● **Stated exercise**:
Update the stretch of records from the line containing "When comparing the" through the end of the records by replacing "stone pillar" with "stone column" and leaving everything else unchanged. Omit the pictures from your answer.

Spatial relationship records

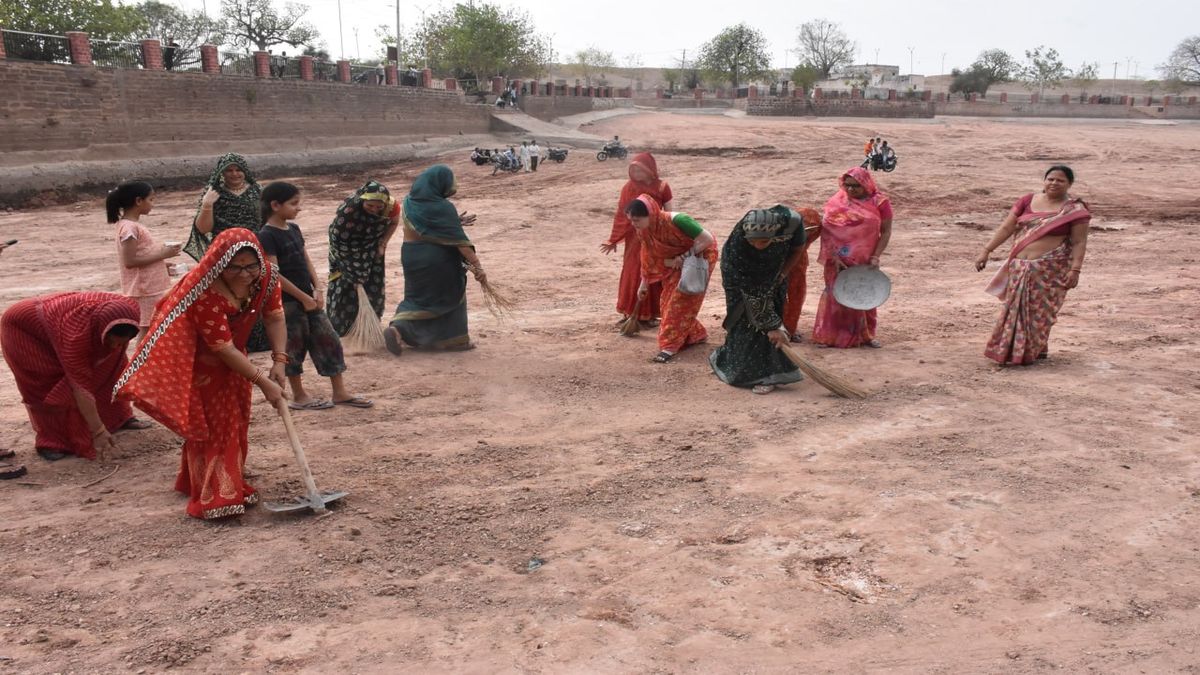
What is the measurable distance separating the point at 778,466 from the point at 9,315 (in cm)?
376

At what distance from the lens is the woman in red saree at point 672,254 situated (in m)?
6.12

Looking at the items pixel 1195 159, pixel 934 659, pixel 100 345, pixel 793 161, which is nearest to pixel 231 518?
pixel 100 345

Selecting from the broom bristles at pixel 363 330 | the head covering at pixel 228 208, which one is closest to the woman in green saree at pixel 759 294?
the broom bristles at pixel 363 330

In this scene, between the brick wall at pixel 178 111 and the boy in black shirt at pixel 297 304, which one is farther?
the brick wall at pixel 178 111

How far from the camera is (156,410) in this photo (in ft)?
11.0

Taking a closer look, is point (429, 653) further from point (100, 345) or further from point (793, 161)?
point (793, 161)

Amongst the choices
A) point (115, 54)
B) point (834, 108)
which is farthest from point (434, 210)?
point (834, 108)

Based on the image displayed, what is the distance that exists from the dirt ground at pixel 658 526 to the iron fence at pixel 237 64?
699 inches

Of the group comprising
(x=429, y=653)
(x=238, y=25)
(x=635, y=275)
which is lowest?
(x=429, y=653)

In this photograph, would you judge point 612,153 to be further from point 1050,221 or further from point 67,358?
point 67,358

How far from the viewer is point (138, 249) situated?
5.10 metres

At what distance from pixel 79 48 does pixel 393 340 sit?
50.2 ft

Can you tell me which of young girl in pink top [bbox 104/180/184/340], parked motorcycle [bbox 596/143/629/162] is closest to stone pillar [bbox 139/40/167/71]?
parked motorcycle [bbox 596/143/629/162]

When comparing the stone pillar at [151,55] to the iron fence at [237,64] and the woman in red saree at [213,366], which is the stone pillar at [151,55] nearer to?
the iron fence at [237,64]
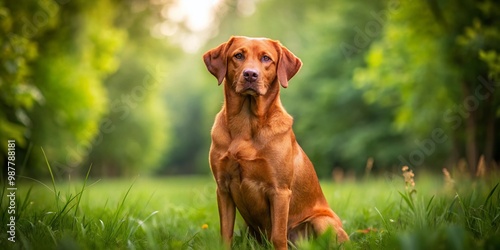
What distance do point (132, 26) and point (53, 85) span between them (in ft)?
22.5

● **Task solution**:
When comparing the stone column at [151,55] to the iron fence at [237,64] and the woman in red saree at [213,366], which is the stone column at [151,55] nearer to?
the iron fence at [237,64]
What distance do point (132, 26) and point (53, 85) span between them (in ft)?
22.5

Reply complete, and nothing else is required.